Source extract

===

But every time bleach is mentioned there is always this small portion of new folks who protest that it is dangerous because their fish died! DUH! Won't a bunch of new folks kill their fish with or without bleach? :crying:


----------



## splattered (Jun 7, 2017)

It just seems anal retentive

Sent from my SM-G730V using Tapatalk


----------



## AbbeysDad (Apr 13, 2016)

PlantedRich said:


> It must truly be bad stuff though as it can't be named, can't be seen, and only comes out when fish are there to be killed. That is one mean item ----right up there with gremlins, hoodoos, and ghosts!


You forgot Trolls, Vampires, and Zombie's... and what the hey is a Hoodoo? :wink2:


----------



## PlantedRich (Jul 21, 2010)

AbbeysDad said:


> You forgot Trolls, Vampires, and Zombie's... and what the hey is a Hoodoo? :wink2:


Not sure? It may be like all the rest of those scary things we have never seen but hear about all the time. Or maybe it a combo of homeboy who believes in voodoo? But I'm sure a hoodoo will get me if I don't shape up! 
:grin2:

Hoodoo (folk magic) - Wikipedia
https://en.wikipedia.org/wiki/Hoodoo_(folk_magic)

African American Hoodoo (also known as "conjure", "rootworking", "root doctoring", or "working the root") is a traditional African American folk spirituality that developed from a number of West African spiritual traditions and beliefs.


----------

===

Stored data
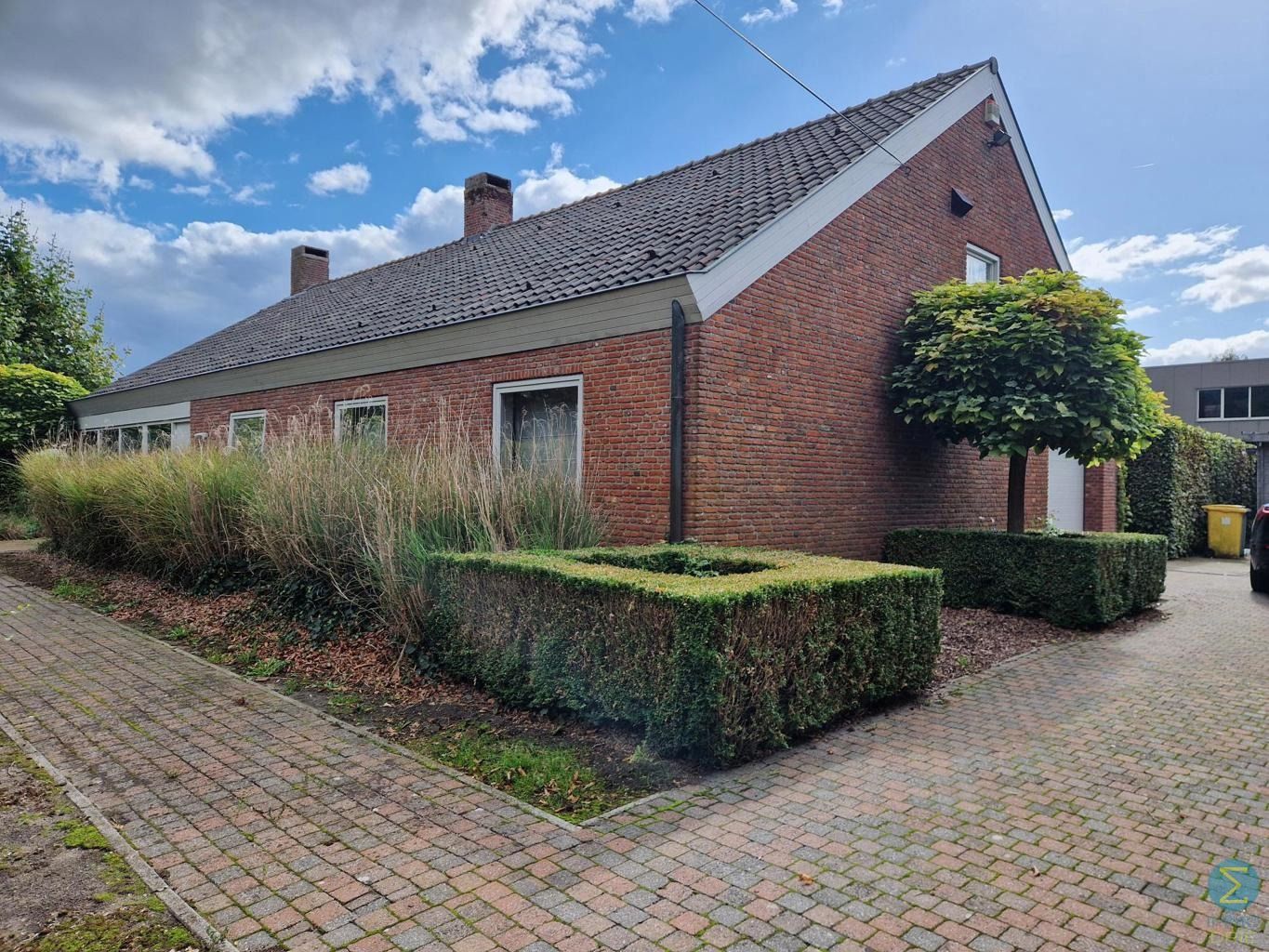 Vrijstaande woning van 340m². foto 2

===

What is expected
Can you retype the bleach forum thread above from "Sent from my" to "hoodoos, and ghosts!", word for word?

Completed task
Sent from my SM-G730V using Tapatalk


----------



## AbbeysDad (Apr 13, 2016)

PlantedRich said:


> It must truly be bad stuff though as it can't be named, can't be seen, and only comes out when fish are there to be killed. That is one mean item ----right up there with gremlins, hoodoos, and ghosts!